BEGIN TEXT PASSAGE

Case classes are often preferred to simple classes by Scala developers to model data structures. However, case classes have a drawback: they can’t evolve in a binary compatible way (we can’t add or remove optional fields, nor mandatory fields with a default value).

For instance, consider the following case class definition:

case class User(name: String, age: Int)

Developers can write programs that use User, as follows:

val julien = User("Julien", 36)
val sebastien = User("Sébastien", 32)
assert(julien != sebastien)
val updatedJulien = julien.copy(age = julien.age + 1)

Let’s say that the class User is shipped in a library, and that at some point we want to add an optional field email:

case class User(name: String, age: Int, email: Option[String] = None)

This change is not backward binary compatible. The above program will have to be re-compiled with the new version of the class User, although the change is source compatible! The reason why it is not bacwkard binary compatible is because the signature of the constructor has changed, so has the signature of the copy method.

However, there are ways to add an optional field to a data type without breaking the binary compatibility.

Indeed, Scala developers have been using the following techniques:

code generation (e.g., contraband), which requires a build tool with a specific setup, which is sometimes not supported well by IDEs, and which makes the code harder to navigate through,
macro annotations (e.g., data-class, scalameta), which are currently dragging the adoption of Scala 3 (IMHO), and generally make the the code harder to navigate through since the macro annotations generate code that is not seen in the source files,
manually write simple classes (e.g., Scala.js, endpoints4s), which requires a lot of undesired boilerplate.

I believe there is a need for a middle ground between case classes and simple classes, with some of the features of case classes but without compromising the possibility of making binary compatible evolutions.

The features I would like to retain for data classes are the following:

field accessors
structural implementation of equals and hashCode
structural implementation of toString
Java serialization
lean syntax for creating and copying instances
support for “named field patterns” in match expressions (if it becomes implemented… Let’s put aside this item for now, since it refers to a language feature that does not exist yet)

Status Quo

Currently, to benefit from the aforementioned features on the class User without relying on macros or code generation, developers have to write the following:

  class User(val name: String, val age: Int) extends Serializable:
    private def copy(name: String = name, age: Int = age): User = new User(name, age)
    override def toString(): String = s"User($name, $age)"
    override def equals(that: Any): Boolean =
      that match
        case user: User => user.name == name && user.age == age
        case _ => false
    override def hashCode(): Int =
      37 * (37 * (17 + name.##) + age.##)

END TEXT PASSAGE

> **SHORT PROBLEM A**
In the Scala case classes text, what two signatures change when the optional email field is added to User?
> **SHORT PROBLEM B**
Pick up the text on Scala case classes after its last line and continue writing it.

BEGIN ROWS

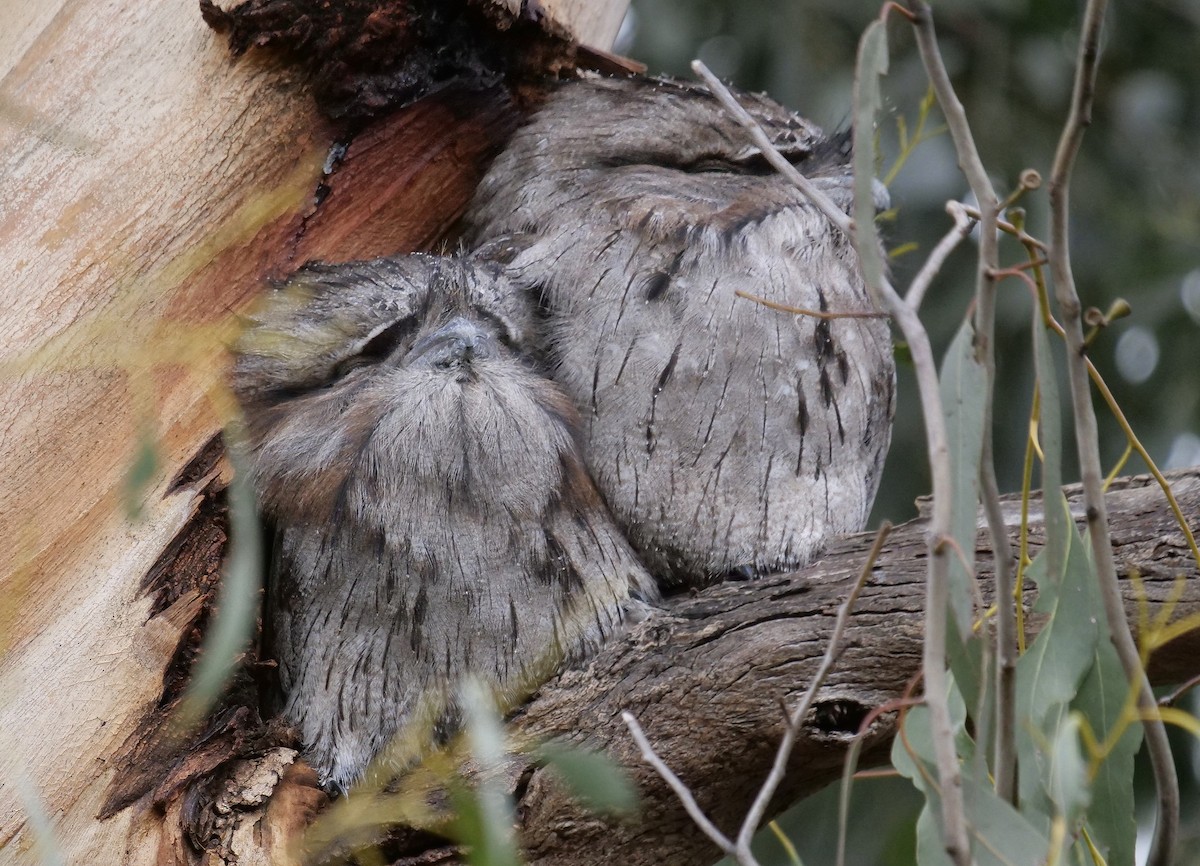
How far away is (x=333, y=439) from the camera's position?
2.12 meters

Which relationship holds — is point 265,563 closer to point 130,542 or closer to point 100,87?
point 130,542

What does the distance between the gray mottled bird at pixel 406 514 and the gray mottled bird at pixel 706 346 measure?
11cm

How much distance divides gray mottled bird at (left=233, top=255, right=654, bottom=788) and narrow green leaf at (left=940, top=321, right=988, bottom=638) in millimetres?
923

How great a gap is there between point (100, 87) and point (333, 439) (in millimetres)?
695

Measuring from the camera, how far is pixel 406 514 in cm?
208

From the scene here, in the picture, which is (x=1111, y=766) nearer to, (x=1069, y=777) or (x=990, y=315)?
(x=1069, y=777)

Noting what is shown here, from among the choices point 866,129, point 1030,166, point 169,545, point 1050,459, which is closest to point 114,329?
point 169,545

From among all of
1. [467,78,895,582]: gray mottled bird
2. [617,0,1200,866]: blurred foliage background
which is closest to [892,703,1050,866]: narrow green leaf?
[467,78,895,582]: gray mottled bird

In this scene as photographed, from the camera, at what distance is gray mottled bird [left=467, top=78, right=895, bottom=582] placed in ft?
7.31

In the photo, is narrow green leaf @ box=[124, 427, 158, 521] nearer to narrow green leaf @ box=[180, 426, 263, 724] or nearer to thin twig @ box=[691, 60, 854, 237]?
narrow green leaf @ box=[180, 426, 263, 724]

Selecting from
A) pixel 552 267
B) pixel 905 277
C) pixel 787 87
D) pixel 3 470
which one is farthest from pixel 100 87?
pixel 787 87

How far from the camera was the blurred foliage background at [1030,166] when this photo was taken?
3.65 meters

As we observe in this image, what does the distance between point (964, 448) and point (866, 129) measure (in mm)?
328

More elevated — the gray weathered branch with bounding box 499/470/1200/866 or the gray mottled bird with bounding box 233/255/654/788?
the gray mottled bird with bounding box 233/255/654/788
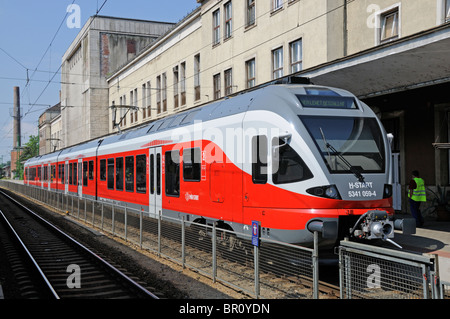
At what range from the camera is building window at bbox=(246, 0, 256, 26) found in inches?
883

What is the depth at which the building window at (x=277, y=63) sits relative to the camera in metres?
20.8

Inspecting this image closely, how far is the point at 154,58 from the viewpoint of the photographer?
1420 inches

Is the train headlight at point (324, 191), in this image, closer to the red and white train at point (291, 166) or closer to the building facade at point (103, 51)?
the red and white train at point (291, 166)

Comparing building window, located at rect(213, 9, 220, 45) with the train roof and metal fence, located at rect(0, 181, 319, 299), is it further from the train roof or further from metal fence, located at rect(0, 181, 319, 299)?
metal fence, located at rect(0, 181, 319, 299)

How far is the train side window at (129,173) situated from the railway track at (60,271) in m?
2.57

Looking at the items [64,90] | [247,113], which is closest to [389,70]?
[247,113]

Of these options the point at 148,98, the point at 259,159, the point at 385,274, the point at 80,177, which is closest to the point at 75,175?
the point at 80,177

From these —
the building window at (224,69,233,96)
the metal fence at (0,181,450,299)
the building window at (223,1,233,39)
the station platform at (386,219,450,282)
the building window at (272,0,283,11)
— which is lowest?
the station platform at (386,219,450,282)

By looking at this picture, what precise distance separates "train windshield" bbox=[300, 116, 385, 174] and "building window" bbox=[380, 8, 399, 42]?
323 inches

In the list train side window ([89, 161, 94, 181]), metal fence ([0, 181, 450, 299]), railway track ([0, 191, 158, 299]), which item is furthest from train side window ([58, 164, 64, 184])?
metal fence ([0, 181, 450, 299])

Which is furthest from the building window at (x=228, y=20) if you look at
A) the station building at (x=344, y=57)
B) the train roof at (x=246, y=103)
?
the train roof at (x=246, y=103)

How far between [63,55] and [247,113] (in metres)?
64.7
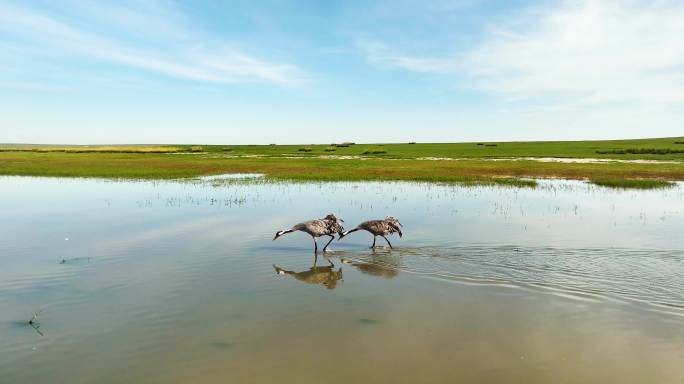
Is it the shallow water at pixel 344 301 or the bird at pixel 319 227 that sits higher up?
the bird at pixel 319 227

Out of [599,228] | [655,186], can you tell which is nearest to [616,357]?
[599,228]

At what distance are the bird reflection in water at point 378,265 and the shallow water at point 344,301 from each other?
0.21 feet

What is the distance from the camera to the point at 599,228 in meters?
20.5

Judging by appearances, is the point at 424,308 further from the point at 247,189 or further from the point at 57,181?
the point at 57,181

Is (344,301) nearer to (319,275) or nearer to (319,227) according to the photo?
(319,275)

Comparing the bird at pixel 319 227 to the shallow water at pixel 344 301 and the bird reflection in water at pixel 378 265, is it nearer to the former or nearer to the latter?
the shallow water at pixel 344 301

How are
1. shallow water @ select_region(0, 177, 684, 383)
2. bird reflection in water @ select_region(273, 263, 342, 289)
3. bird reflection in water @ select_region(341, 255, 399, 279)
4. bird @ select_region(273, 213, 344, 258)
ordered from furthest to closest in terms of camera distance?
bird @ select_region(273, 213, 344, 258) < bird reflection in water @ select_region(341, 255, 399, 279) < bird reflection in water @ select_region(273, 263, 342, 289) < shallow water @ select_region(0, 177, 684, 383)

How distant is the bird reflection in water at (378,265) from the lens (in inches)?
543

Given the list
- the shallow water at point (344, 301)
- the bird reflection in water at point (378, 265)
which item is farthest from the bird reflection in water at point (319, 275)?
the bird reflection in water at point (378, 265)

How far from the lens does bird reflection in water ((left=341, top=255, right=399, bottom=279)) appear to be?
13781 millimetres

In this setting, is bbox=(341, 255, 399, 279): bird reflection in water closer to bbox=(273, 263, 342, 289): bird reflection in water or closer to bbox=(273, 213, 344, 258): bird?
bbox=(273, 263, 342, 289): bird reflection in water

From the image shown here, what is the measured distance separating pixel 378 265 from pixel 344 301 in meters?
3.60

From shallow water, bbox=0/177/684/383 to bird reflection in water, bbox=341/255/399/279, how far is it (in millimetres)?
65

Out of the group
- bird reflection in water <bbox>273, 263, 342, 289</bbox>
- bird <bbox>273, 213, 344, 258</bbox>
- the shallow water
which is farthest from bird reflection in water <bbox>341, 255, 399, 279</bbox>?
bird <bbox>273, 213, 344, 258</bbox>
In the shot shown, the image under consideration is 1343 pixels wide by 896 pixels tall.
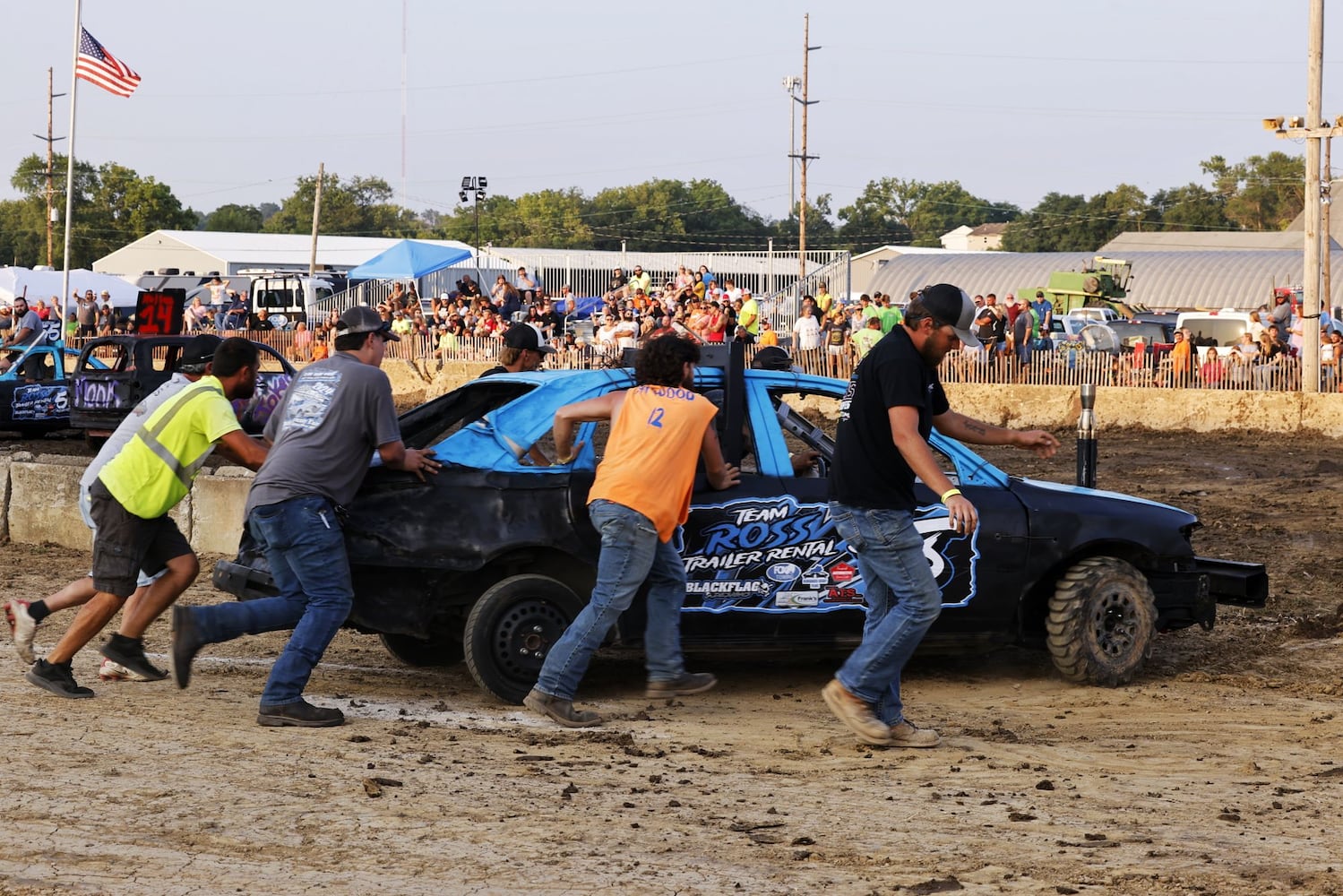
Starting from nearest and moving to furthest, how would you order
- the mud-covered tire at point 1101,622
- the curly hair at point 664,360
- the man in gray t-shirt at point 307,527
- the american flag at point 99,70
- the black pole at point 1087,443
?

END ROWS
BEGIN ROWS

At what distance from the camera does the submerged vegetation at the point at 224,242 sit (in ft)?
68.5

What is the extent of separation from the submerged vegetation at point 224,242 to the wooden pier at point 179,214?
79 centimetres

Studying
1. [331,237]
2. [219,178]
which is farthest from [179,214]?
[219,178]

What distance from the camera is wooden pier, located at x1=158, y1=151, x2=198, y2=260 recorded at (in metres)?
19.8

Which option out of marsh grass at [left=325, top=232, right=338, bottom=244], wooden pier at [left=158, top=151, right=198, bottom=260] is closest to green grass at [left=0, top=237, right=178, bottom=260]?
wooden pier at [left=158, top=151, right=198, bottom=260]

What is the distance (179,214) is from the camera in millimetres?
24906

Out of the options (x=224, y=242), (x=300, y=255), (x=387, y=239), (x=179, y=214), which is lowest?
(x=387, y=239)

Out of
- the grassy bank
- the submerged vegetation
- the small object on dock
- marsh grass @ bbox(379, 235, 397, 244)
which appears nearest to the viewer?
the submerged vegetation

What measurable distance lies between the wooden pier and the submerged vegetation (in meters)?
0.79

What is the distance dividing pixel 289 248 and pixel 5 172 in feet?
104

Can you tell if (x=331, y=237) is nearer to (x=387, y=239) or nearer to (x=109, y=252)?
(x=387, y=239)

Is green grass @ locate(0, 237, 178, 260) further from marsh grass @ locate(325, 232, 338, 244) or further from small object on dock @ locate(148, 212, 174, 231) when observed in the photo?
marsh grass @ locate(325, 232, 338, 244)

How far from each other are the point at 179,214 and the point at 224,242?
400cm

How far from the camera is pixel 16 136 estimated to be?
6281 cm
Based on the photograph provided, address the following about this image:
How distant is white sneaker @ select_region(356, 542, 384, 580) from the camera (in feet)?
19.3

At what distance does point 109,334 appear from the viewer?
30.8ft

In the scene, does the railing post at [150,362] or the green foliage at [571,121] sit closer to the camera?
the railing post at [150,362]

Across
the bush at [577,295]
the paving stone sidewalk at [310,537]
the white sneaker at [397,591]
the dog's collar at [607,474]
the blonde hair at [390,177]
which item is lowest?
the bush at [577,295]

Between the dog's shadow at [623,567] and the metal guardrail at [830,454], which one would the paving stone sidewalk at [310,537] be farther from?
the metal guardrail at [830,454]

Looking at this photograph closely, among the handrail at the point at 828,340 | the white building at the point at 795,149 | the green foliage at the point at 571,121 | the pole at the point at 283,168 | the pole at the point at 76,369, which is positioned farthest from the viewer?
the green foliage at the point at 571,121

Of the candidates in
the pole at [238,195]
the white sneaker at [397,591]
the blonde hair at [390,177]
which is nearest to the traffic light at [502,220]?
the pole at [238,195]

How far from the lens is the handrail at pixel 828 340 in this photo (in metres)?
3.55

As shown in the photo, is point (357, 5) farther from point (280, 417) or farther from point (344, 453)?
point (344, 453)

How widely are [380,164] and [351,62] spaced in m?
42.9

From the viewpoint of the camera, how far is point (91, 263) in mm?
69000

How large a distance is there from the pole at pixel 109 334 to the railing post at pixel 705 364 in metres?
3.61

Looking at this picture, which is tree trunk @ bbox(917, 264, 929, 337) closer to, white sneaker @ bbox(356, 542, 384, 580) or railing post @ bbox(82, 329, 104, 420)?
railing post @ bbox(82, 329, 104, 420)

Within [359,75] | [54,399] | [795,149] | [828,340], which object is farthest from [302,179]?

END ROWS
BEGIN ROWS

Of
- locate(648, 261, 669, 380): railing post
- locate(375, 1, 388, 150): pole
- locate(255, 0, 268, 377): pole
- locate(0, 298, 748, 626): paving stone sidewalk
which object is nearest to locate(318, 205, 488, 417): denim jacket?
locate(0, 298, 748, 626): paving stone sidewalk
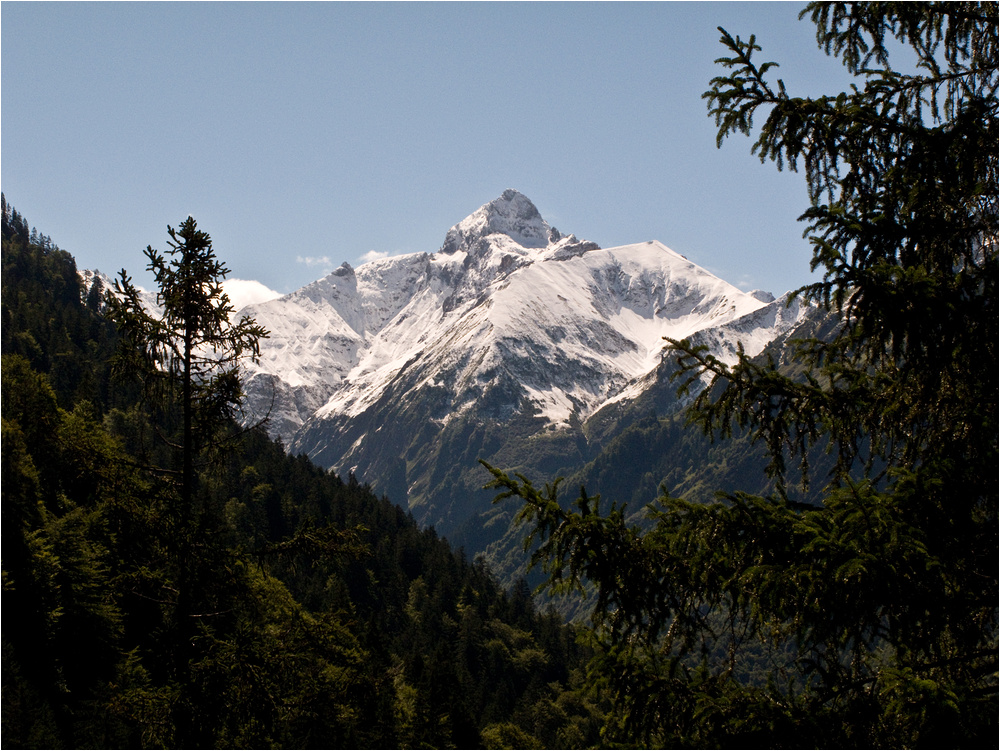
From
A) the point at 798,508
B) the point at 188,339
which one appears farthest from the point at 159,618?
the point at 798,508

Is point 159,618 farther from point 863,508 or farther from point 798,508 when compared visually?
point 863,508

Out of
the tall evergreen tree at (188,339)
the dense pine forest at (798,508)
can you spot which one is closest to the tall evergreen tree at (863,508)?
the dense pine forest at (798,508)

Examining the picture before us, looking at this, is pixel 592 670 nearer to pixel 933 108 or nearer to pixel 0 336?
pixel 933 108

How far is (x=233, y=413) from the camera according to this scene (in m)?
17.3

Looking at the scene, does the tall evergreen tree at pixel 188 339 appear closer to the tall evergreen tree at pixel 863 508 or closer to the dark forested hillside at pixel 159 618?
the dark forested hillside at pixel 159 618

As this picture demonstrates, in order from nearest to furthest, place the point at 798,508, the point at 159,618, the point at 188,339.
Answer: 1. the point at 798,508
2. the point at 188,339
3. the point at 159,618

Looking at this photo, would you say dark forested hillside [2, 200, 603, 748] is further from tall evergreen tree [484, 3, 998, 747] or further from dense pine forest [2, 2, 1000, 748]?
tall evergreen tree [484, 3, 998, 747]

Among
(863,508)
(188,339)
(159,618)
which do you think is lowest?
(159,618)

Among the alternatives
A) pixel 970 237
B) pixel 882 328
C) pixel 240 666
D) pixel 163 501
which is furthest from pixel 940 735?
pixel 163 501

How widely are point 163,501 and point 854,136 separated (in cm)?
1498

END ROWS

> **EXERCISE RESULT A**
The signature of the constructor and the signature of the copy method.

> **EXERCISE RESULT B**
    def withName(name: String): User = copy(name = name)
    def withAge(age: Int): User = copy(age = age)

The following snippet illustrates how to construct instances, to copy them, and to compare them:

val alice = User("Alice", 36)
val bob   = User("Bob", 42)
// structural `toString`
println(bob) // "User(Bob, 42)"
// lean syntax for copying instances
val bob2 = bob.withAge(31)
// structural equality
assert(bob2 == User("Bob", 31))

Then, one can publish a new version of the data type User, with an additional (optional) field email. That new version of User is binary compatible with the previous one:

  class User private (val name: String, val age: Int, email: Option[String]) extends Serializable:
    def this(name: String, age: Int): User = this(name, age, None) // public constructor that matches the signature of the previous primary constructor
    private def copy(name: String = name, age: Int = age, email: Option[String] = email): User = new User(name, age, email)
    override def toString(): String = s"User($name, $age, $email)"
    override def equals(that: Any): Boolean =
      that match
        case user: User => user.name == name && user.age == age && user.email == email
        case _ => false
    override def hashCode(): Int =
      37 * (37 * (37 * (17 + name.##) + age.##) + email.##)
    def withName(name: String): User = copy(name = name)
    def withAge(age: Int): User = copy(age = age)
    def withEmail(email: Option[String]): User = copy(email = email)

So, for every added field, we have to remember to update the implementation of toString, copy, equals, and hashCode.

The problem statement is: how to keep supporting the use-case of defining a data structure that can evolve in a binary compatible way, while significantly reducing the associated burden?

After some internal discussions, I saw the following possible solutions, which are detailed further in the next sections.

The first approach would be to introduce a new type of class definitions that would support exactly this use-case. Developers would write class definitions, which, like case classes, would expand to serializable class definitions with structural equality and public field accessors, but unlike case classes would have synthetic methods like withName and withAge to transform instances (no public copy method), and would have a mechanism to ensure that the public constructor remains backward binary compatible over time. That approach would require the least effort from end-developers, but it raises some technical challenges (how do we manage the compatibility of the public constructor?), and the specification of the desugaring of data class would be more complex than the alternative approaches.

The second approach would be to focus on the more general use case of defining “structural” data types. Developers would write class definitions that would expand to serializable class definitions with structural equality and public field accessors, but nothing more. Such structural classes could be used to support our main use-case by manually adding transformation methods like withName and withAge.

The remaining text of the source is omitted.